Captain Aldi - Der Gegendemonstrant
Wenn du den Leuten kein Vorbild sein kannst, dann musst du eben als schreckliches Beispiel herhalten.

Das war schon immer Captain Aldis Maxime. Na gut eigentlich erst, seitdem er seinen Job und obendrein einen riesigen Haufen Geld verloren hatte. Der Teufel scheißt eben immer auf den größten Haufen. So ist das im Leben.
Das hatte ihm auch sein Bankberater gesagt. Manchmal hat man einfach Pech. So ist das im Leben. Erst hat man 20 Prozent risikofreie Rendite. Dann hat man nur noch 20 Prozent Lebensqualität.

Dafür hat man dann aber nichts mehr, was sich zum Verlieren lohnt. Keine Frau mehr, keine Kinder mehr und alles völlig risikofrei.

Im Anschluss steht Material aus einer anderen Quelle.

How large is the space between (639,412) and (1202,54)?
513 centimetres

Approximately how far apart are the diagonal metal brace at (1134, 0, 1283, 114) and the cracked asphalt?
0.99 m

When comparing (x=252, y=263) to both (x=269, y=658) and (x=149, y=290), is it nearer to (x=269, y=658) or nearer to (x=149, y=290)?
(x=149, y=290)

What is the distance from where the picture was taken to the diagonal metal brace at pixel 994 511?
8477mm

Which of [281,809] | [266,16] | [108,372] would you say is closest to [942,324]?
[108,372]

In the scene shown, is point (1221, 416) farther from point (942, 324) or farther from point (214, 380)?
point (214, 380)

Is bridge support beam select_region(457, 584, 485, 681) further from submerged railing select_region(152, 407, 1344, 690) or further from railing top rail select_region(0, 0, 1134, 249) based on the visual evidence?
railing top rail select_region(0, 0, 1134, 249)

Captain Aldi ist völlig frei.

Er kann jetzt Montags 10 Uhr mit einer Hose und einer knappen Alditüte bekleidet durch die Fußgängerzone stolzieren. Sein Begleiter ist ein kleines, borstiges Wildschwein, welches er vor ein paar Wochen sauseelenallein im Wald fand und bei sich aufnahm. Seitdem arbeiten beide daran ihre Körpergerüche gegenläufig anzugleichen und haben nebenbei eine Menge asozialen Spaß. (Wobei „asozial“ in diesem Kontext eindeutig als positive Wertung gedacht ist.)

Doch es kam, wie es kommen musste und dann auch noch an einem schönen sonnigen Samstag.

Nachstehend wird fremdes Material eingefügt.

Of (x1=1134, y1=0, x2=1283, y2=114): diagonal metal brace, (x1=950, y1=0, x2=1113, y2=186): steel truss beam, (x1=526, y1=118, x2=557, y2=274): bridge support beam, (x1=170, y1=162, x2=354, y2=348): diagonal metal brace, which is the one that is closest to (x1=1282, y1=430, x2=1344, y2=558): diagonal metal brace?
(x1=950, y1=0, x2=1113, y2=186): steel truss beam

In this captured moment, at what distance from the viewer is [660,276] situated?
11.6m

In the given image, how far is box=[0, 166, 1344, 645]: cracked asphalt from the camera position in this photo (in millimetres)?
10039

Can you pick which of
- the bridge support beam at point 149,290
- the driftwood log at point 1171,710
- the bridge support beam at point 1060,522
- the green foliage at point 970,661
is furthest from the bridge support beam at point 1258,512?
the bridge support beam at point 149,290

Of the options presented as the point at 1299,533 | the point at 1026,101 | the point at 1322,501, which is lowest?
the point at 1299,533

Es standen mindestens 1000 Leute vor seiner Lieblingsbank und hielten Schilder in die Luft. Sogar Eltern mit Kinderwagen und ihre nach Gerechtigkeit schreienden Kleinkinder.



Ein Bankenprotest!
Captain Aldi rieb sich verwundert die schmutzigen Augen.

Er protestierte schon seit Jahren gegen diese Bank. Am Anfang zündete er immer eine Kerze an, tat so als ob er ein heiliger Priester wäre und betete für die verlorenen Bankerseelen. Dann ging er dazu über Schweineblut an die weiße Fassade der Bank zu werfen und schrie dazu passend: "Blut an Euren Händen! Blut an Euren Außenwänden!". Dann später, als er ein eigenes Schwein besaß, brachte er es nicht mehr übers Herz Schweineblut zu verschwenden und ließ sein Schwein einfach vor das Eingangsportal kacken. Manchmal kackte er auch selbst, wenn das Schwein nicht konnte. Man kennt das ja... Man muss flexibel sein, wenn es ans Protestieren geht.

Doch nun standen da mehrere Menschen.

Captain Aldi schaute sich erst ein wenig unsicher um, wollte sich dann aber doch nicht von seiner Routine abbringen lassen. Er nahm das Schwein in die Luft und kämpfte sich durch die Menge. Dann setzte er das Schwein auf die Eingangstreppe und ließ es sein protestantisches Geschäft verrichten.

Die Menge johlte. Die Masse gierte nach Symbolen und Captain Aldi gab sie ihnen.

Man gab ihm sogar ein Megaphon. Doch die erwartete Rede kam nicht:
„Liebe Leute! Ihr kotzt mich an! An einem so schönen Wetter steht ihr hier im Schatten der Bank und haltet bescheuerte Schilder in die Luft. Ihr verplempert eure Zeit! Die da oben lachen über euch. Freuen sich sogar, dass ihr eure eigenen Demokratiefestspiele organisiert, damit die Politiker dann wieder behaupten können: Jucheee! Wir leben in einer Demokratie! Entscheiden könnt ihr aber trotzdem nix! Schon seit Jahrzehnten gibt es Antiatom Demonstrationen und was hat man erreicht? Nichts! Es musste erst eine Horrorkatastrophe passieren, bis sich was änderte. Und genauso ist es bei den Banken. Erst wenn der Deutsche auf der Straße sitzt, geht er demonstrieren...“, schrie Captain Aldi und dann entnahm man ihm das Megafon wieder.

Er war sauer! Er wollte alleine gegen die Banken protestieren. Er wollte nicht einer von Vielen sein. Dort standen Eltern mit Kindern, Studenten und ein paar verrückte Spinner. Also ganz normale Leute!!
Er wollte nicht dazu gehören. Er wollte nicht etwas, was man ihm wieder nehmen konnte. Und wenn es nur eine kleine Portion Stolz ist.